TASK LIST:
1. List every person or fictional character named in the film review below.
2. According to the film review below, why is it fitting that It's a Wonderful Life became an American institution during the Reagan years? Answer in one to three sentences.
3. Carry on the film review below, picking up after its final sentence.

TEXT PASSAGE:

Tuesday, 13 December 2011

It's a Wonderful Life Review

It's fitting that It's a Wonderful Life went from beloved Christmas staple to full-blown American institution during the Reagan years, when the cozily reactionary proclivities of Frank Capra's movie seemed most in synch with the ostentatious conservatism of the times. Yet it was also during the 1980s that the film received its most caustic analysis, in the form of a Saturday Night Live sketch which imagined the classic's "lost ending." When the people of Bedford Falls ditch singing "Auld Lang Syne" and become a torch-carrying lynch mob howling for Mr. Potter's blood ("You made two mistakes, you double-crossed and you left me alive," Dana Carvey's George Bailey snarls), it's not just great snark, but also a rich glimpse at the vicious darkness that has always dwelled under the film's benign textures.

MATERIAL:
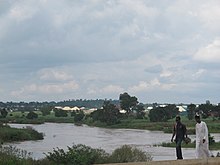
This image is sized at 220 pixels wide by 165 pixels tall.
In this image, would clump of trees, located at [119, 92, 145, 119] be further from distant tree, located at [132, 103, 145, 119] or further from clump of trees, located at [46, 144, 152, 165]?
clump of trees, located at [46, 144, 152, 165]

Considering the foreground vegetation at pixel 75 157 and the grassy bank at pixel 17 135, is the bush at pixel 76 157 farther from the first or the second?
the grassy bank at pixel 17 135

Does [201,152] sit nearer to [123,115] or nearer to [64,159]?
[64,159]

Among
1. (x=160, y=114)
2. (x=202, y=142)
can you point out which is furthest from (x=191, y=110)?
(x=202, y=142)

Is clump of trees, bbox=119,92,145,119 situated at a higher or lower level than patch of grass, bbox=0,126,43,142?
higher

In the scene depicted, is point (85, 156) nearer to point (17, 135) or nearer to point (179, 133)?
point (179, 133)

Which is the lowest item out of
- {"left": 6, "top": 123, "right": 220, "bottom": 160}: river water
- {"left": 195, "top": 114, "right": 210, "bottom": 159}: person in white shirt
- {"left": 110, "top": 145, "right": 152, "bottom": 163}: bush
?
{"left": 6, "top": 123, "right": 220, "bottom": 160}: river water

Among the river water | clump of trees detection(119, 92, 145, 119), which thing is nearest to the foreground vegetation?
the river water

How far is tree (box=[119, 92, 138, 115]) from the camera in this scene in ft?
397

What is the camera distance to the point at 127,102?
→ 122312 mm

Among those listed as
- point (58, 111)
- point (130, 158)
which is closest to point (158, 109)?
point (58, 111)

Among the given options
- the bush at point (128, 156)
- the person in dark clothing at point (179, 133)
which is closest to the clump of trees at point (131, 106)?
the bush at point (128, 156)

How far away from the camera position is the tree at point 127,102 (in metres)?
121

* * *

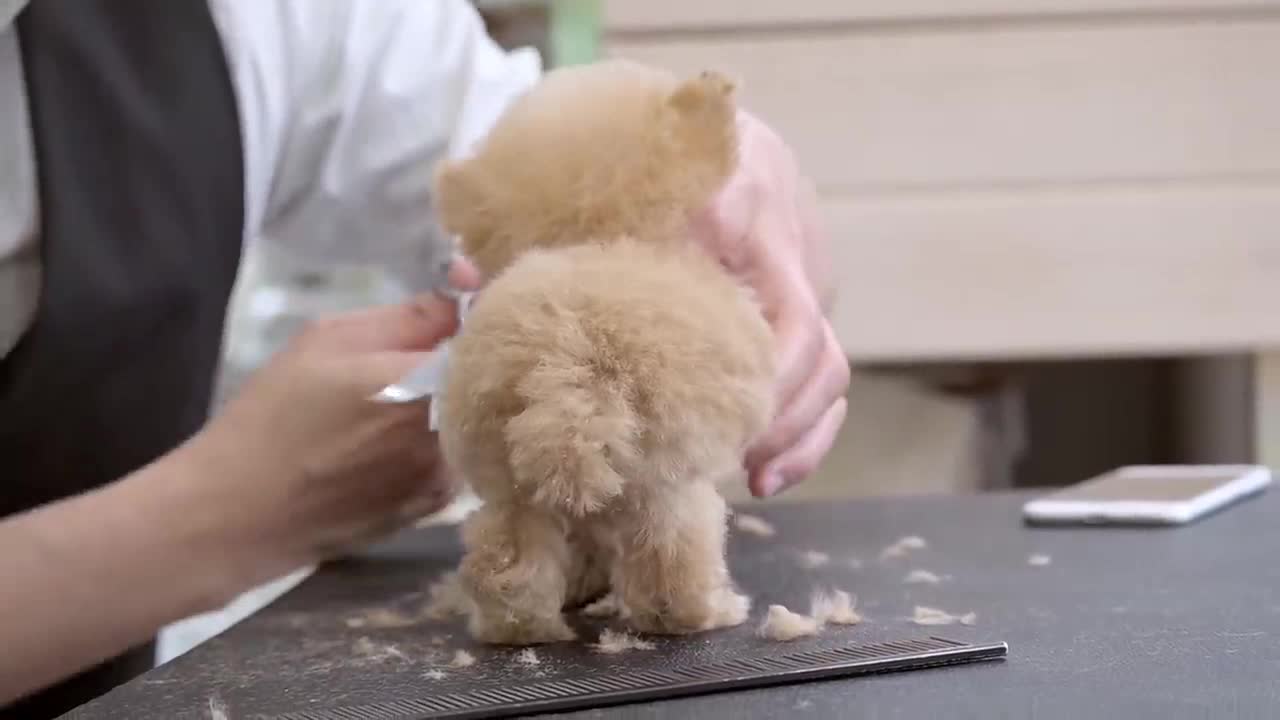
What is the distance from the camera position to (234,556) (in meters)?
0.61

...

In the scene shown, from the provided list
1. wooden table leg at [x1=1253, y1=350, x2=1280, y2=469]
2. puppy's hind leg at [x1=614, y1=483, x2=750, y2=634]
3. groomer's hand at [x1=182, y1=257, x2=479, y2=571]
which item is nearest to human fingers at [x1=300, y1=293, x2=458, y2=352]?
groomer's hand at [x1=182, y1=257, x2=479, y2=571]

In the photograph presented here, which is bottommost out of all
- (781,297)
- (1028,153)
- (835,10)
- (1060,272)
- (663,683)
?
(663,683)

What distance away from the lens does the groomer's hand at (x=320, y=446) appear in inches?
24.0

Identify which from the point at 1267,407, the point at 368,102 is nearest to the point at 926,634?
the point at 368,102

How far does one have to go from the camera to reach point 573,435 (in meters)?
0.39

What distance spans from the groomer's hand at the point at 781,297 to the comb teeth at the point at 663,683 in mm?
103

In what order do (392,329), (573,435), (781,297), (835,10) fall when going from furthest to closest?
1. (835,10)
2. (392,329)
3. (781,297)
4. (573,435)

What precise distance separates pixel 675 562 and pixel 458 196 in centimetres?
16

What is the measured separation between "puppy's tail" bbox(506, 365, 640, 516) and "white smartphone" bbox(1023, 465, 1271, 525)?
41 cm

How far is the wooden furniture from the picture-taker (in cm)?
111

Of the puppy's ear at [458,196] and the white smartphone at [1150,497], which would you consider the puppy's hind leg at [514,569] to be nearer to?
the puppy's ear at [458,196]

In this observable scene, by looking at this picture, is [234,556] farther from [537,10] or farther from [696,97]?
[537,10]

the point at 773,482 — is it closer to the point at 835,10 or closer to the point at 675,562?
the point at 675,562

RESULTS FOR THE EXERCISE:
1. Reagan, Frank Capra, Mr. Potter, Dana Carvey, George Bailey

2. It was fitting because the movie's cozily reactionary leanings seemed most in step with the showy conservatism of that era.

3.
Without overlooking its lapses into populist bathos, it's necessary to rescue It's a Wonderful Life from its spot at the centerpiece of untouchable American "classics." As with The Wizard of Oz and Gone With the Wind (surely some kind of troika of sacred screen monsters), uncritical reverence both inflates the film's magnitude and robs it of its most interesting elements. Despite the fin de siècle gentility given its small-town setting, this is decisively a postwar work, never more visible than in the balance of hope and despair achieved by James Stewart as George Bailey. This was his first role in five years since enlisting in the Air Force, and Capra introduces his character with a freeze-frame that all but summarizes the actor's gawky persona, yet the rest of the picture gradually introduces the underlying anxiety—the subtle hysteria of a homespun performer who's seen horrors—that Anthony Mann would later bring to the fore in his great cycle of '50s westerns.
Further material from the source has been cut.